La loro morte è la nostra morte, perché tutto è connesso. Ma questo grembo cupo può generare una nuova vita, e non solo per chi arriva disperato, ma anche, e soprattutto, per chi accoglie. Se il senso comune dice ‘Come possiamo aiutarli? Abbiamo già tanti problemi’, la gioiosa follia della Misericordia risponde: «Lasciamoci sorprendere da Dio. Lui non si stanca mai di spalancare la porta del suo cuore per ripetere che ci ama e vuole condividere con noi la sua vita» ( Misericordiae Vultus 25).
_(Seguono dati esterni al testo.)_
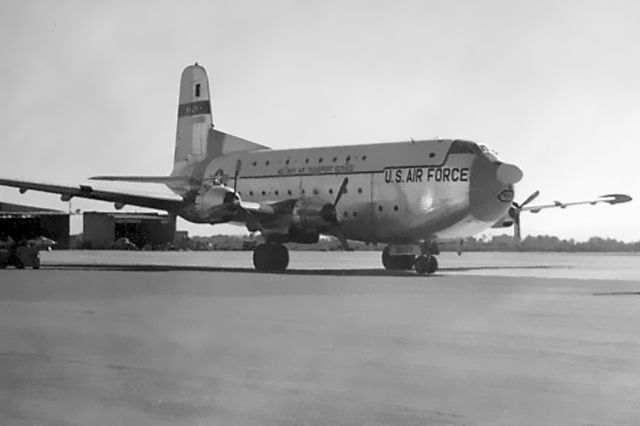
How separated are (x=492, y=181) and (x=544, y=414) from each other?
79.3ft

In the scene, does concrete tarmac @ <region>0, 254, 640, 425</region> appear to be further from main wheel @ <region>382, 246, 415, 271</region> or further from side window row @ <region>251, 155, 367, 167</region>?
main wheel @ <region>382, 246, 415, 271</region>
Dostoevskij ha scritto: «Io mi sento responsabile appena un uomo posa il suo sguardo su di me». Il tempo è ora. Di fronte a questo sguardo dobbiamo decidere per il sì o il no. Oggi. Risvegliamo le risorse di generosità che ormai non sappiamo più nemmeno di avere; lasciamoci contagiare dalla reciprocità generativa dell’accoglienza; abbiamo il coraggio di «itinerari che rinnovano e trasformano l’intera umanità», come ha scritto papa Francesco presentando il senso di questa giornata. Lasciamoci sorprendere da noi stessi, trasfigurati dall’amore, che bussa dal mare. Attraversando con loro, oggi, la Porta della Misericordia.